## Stored dataset items
▼

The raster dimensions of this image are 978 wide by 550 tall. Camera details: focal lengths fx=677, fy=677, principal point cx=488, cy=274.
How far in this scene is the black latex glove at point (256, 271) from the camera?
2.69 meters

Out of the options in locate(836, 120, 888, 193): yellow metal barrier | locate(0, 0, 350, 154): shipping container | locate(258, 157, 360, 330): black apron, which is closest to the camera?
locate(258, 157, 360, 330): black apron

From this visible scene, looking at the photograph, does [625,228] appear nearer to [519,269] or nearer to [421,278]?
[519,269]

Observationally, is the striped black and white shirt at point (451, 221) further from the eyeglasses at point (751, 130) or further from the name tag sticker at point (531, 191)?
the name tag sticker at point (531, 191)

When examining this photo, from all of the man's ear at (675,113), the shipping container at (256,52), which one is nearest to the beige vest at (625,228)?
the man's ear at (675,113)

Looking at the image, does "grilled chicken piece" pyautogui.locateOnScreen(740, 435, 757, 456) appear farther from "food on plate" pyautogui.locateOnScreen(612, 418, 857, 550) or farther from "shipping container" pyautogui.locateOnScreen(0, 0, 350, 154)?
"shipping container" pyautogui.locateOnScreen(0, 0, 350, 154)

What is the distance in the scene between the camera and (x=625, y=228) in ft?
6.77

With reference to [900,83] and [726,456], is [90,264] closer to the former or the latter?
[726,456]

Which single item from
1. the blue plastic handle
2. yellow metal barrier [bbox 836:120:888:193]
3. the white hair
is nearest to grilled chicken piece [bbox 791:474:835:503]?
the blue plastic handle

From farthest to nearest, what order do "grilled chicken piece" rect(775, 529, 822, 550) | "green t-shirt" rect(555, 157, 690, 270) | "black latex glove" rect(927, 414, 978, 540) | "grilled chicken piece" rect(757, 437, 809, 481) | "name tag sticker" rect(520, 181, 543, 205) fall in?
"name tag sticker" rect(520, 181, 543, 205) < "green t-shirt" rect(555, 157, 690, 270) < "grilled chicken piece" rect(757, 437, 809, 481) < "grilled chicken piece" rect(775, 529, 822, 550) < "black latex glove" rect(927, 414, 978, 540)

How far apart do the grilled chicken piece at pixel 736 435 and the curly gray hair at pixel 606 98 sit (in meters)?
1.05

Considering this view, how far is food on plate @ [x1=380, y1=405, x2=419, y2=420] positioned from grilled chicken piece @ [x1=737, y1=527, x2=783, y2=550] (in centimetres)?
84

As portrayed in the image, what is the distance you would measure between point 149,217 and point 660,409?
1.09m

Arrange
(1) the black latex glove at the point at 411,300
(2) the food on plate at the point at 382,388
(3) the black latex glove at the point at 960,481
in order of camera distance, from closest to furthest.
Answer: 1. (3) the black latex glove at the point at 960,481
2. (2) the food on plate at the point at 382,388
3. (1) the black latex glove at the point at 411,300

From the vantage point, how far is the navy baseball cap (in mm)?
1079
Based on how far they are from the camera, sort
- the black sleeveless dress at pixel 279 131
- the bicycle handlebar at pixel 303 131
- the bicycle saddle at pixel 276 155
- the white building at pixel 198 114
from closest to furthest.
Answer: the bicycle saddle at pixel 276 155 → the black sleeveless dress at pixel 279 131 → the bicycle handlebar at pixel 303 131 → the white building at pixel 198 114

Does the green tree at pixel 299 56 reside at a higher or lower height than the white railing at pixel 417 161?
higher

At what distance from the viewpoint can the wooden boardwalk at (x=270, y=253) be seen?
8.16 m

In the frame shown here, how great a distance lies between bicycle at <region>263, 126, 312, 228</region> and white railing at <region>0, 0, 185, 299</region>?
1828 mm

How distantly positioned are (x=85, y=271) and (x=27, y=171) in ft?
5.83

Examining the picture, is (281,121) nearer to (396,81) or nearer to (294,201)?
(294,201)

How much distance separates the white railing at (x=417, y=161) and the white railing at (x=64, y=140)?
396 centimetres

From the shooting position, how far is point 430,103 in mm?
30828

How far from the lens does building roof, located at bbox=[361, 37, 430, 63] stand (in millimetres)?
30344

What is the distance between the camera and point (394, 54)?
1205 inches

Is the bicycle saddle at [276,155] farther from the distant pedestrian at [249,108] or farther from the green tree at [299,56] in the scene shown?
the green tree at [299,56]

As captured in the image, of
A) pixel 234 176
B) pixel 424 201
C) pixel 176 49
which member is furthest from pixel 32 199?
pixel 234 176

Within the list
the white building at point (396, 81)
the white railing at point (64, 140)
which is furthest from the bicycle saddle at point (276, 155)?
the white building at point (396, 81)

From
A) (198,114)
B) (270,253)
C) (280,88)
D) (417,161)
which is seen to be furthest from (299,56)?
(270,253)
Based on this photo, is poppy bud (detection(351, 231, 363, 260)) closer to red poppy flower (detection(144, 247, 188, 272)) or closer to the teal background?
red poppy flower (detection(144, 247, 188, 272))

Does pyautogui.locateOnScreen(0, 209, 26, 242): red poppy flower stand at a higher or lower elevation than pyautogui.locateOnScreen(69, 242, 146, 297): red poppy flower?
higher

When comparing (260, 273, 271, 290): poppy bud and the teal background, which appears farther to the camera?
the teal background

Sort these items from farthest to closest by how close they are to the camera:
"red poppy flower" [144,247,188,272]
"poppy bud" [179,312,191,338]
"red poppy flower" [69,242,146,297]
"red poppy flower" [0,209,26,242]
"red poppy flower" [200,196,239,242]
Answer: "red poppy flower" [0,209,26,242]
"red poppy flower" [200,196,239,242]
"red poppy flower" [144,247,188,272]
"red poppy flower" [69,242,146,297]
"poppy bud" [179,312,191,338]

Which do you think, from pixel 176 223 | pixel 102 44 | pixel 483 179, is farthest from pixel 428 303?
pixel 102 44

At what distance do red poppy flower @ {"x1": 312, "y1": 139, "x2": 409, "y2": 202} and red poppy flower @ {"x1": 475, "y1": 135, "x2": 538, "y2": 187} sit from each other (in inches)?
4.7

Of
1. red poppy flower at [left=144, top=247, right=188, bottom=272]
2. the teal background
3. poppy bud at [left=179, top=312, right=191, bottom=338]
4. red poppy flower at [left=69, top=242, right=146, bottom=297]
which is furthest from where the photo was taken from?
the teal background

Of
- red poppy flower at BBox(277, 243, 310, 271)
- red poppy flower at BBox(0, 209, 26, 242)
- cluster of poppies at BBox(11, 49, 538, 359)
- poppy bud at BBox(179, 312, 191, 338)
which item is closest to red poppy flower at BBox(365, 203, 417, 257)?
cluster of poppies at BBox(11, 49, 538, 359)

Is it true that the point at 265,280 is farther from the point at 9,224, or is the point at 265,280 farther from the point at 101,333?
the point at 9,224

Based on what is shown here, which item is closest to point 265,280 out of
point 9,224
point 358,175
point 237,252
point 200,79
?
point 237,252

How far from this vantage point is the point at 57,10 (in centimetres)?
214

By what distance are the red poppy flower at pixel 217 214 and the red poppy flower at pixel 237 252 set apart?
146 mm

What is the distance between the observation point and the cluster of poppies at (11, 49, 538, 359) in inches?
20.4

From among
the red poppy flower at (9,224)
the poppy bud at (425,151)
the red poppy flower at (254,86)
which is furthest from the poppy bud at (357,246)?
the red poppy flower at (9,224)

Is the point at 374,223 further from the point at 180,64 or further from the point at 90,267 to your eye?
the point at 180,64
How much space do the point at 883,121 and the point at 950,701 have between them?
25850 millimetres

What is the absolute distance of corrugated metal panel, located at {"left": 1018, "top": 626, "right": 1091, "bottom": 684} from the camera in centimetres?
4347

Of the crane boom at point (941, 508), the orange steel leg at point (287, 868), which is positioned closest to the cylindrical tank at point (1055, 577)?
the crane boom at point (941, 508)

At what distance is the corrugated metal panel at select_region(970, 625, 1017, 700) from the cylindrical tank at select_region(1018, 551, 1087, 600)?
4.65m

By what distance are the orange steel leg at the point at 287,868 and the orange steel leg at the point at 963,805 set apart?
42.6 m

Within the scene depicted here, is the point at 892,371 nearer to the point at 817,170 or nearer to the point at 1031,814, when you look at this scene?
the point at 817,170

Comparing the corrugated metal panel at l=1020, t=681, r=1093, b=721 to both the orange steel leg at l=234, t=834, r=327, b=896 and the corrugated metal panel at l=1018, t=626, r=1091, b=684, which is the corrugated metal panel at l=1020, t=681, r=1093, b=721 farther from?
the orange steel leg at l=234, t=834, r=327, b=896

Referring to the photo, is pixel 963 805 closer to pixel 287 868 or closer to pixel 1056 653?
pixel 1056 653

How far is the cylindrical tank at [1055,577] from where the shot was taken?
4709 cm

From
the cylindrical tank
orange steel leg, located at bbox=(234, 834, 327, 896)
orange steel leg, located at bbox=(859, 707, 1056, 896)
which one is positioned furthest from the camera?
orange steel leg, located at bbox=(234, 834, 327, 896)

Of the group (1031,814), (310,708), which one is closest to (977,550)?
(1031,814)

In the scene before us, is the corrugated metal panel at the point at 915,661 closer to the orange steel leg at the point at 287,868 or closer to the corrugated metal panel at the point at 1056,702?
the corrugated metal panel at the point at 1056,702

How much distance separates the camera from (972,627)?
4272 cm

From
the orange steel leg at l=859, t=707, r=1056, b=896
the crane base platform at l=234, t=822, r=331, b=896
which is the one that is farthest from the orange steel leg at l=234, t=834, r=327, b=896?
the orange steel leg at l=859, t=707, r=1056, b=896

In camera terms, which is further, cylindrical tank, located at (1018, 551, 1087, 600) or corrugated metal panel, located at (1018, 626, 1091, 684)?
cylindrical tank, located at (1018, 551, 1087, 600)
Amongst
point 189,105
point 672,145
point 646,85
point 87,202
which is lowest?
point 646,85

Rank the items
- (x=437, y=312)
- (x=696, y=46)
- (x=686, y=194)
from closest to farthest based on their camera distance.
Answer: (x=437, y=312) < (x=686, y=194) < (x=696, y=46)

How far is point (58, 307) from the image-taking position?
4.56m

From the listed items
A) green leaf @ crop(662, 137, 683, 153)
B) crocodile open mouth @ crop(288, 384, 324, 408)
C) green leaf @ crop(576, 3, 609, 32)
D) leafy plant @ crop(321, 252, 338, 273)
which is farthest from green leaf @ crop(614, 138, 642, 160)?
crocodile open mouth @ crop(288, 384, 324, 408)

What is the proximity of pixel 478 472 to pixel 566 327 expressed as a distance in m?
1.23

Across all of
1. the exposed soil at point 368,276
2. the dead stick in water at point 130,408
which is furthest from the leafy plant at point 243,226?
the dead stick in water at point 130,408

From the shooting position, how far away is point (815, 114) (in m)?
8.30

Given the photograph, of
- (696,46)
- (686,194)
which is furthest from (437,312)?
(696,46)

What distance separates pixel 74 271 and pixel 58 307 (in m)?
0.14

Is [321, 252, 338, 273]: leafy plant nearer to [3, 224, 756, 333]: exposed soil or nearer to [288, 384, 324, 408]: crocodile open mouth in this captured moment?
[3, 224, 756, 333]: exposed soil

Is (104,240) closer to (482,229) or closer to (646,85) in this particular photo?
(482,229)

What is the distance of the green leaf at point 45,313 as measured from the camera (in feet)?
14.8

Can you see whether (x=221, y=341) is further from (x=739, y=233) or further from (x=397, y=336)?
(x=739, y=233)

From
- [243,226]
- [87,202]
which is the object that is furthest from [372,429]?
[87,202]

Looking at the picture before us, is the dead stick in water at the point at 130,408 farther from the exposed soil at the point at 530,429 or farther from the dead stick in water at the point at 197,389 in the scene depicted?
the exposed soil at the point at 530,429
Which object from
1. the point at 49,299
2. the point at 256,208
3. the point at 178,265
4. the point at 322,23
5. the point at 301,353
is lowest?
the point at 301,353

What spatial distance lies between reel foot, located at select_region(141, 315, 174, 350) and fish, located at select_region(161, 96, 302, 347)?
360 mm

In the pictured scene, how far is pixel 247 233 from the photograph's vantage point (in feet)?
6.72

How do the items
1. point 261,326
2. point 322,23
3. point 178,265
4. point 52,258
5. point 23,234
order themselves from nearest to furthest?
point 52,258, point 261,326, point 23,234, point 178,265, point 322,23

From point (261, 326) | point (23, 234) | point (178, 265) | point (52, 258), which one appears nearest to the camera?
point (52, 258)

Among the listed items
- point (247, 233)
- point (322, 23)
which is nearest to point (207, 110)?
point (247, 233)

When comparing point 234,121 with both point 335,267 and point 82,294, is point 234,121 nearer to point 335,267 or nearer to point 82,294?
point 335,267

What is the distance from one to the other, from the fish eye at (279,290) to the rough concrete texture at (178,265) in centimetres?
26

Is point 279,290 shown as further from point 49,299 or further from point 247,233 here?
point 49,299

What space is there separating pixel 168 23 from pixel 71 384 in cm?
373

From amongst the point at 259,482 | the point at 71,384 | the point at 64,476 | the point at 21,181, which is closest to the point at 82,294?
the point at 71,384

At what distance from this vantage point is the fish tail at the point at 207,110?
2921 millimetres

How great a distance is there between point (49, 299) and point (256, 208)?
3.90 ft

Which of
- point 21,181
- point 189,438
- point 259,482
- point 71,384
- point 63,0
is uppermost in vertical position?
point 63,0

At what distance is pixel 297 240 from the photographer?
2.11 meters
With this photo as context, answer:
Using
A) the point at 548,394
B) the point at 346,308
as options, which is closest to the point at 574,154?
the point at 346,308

▲

## WORK TO DO
Output exactly the lines between the one containing "Among the listed items" and the final line above, both inclusive.

## COMPLETE ANSWER
Among the listed items
- point (247, 233)
- point (322, 23)
which is nearest to point (207, 110)?
point (247, 233)

When comparing point 234,121 with both point 335,267 and point 82,294, is point 234,121 nearer to point 335,267 or nearer to point 82,294?
point 335,267

What is the distance from one to the other, from the fish eye at (279,290) to the rough concrete texture at (178,265) in centimetres?
26

Is point 279,290 shown as further from point 49,299 or further from point 247,233 here?
point 49,299

What space is there separating pixel 168 23 from pixel 71 384 in cm?
373

From amongst the point at 259,482 | the point at 71,384 | the point at 64,476 | the point at 21,181, which is closest to the point at 82,294?
the point at 71,384

At what distance from this vantage point is the fish tail at the point at 207,110?
2921 millimetres

How great a distance is there between point (49, 299) and point (256, 208)?
3.90 ft

Which of
- point 21,181
- point 189,438
- point 259,482
- point 71,384
- point 63,0
is uppermost in vertical position?
point 63,0

At what distance is pixel 297 240 from the photographer?
2.11 meters
With this photo as context, answer:
Using
A) the point at 548,394
B) the point at 346,308
as options, which is closest to the point at 574,154?
the point at 346,308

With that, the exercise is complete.